**TASK GOAL**
The listing below is to be copied exactly, with pictures excluded.

**GIVEN DATA**
--- START ---

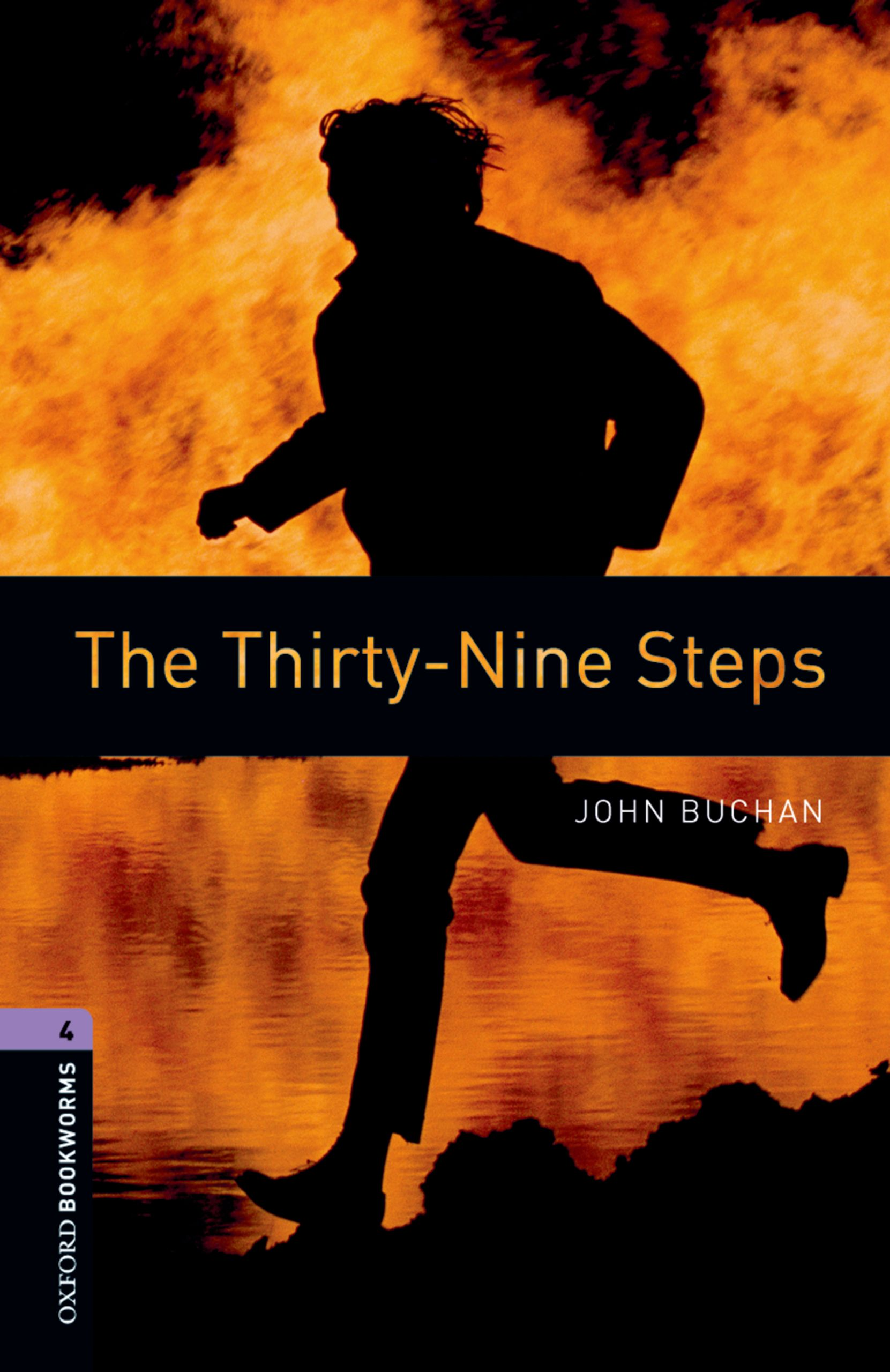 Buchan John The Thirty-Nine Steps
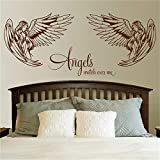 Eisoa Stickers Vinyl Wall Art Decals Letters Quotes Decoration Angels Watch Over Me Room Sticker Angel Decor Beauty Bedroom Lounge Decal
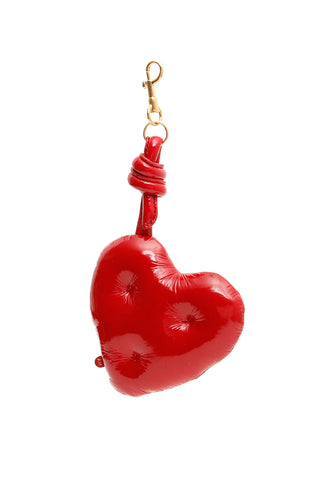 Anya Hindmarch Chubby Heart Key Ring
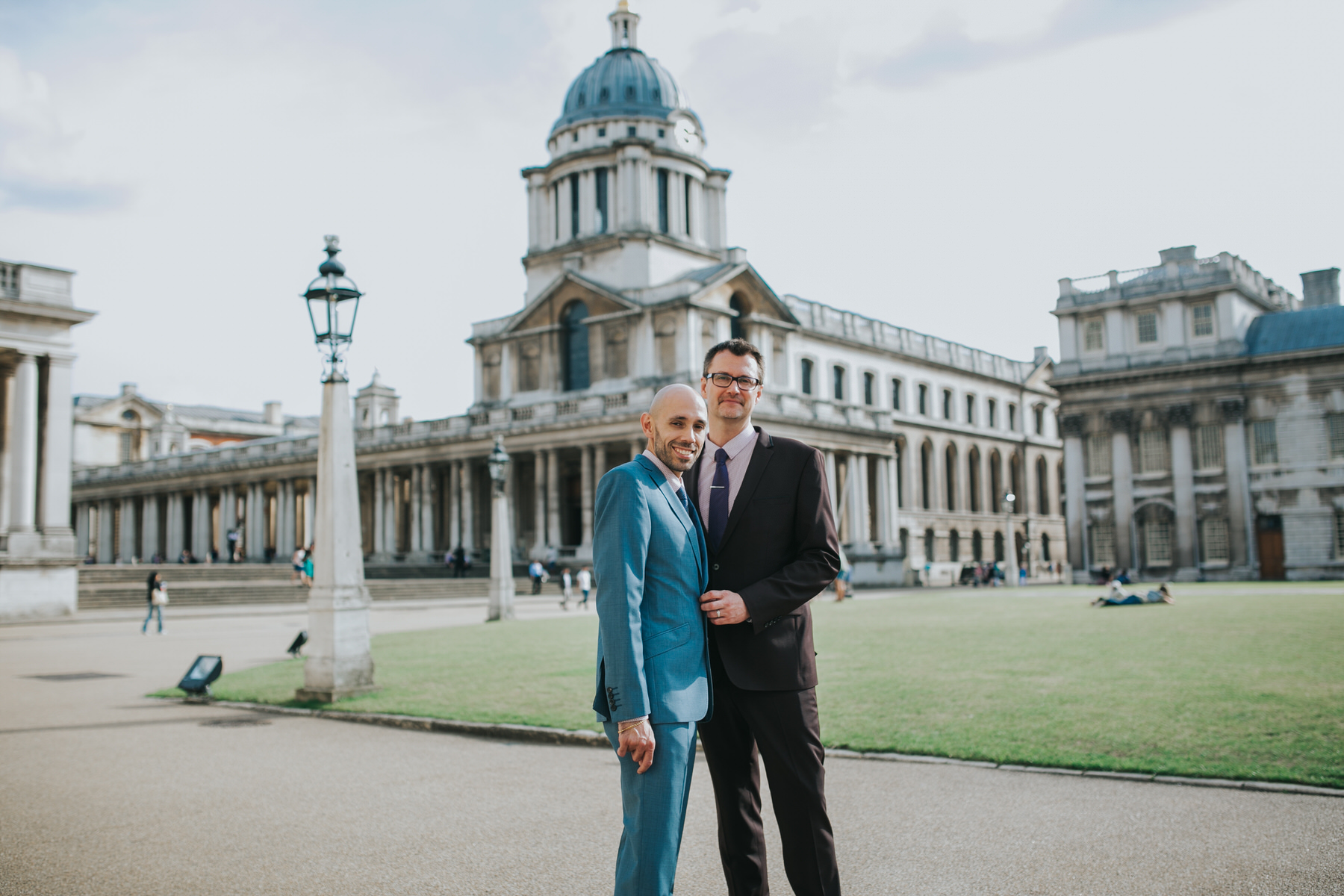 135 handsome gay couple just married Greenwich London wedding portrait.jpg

--- END ---

**EXERCISE OUTPUT**
 Buchan John The Thirty-Nine Steps
 Eisoa Stickers Vinyl Wall Art Decals Letters Quotes Decoration Angels Watch Over Me Room Sticker Angel Decor Beauty Bedroom Lounge Decal
 Anya Hindmarch Chubby Heart Key Ring
 135 handsome gay couple just married Greenwich London wedding portrait.jpg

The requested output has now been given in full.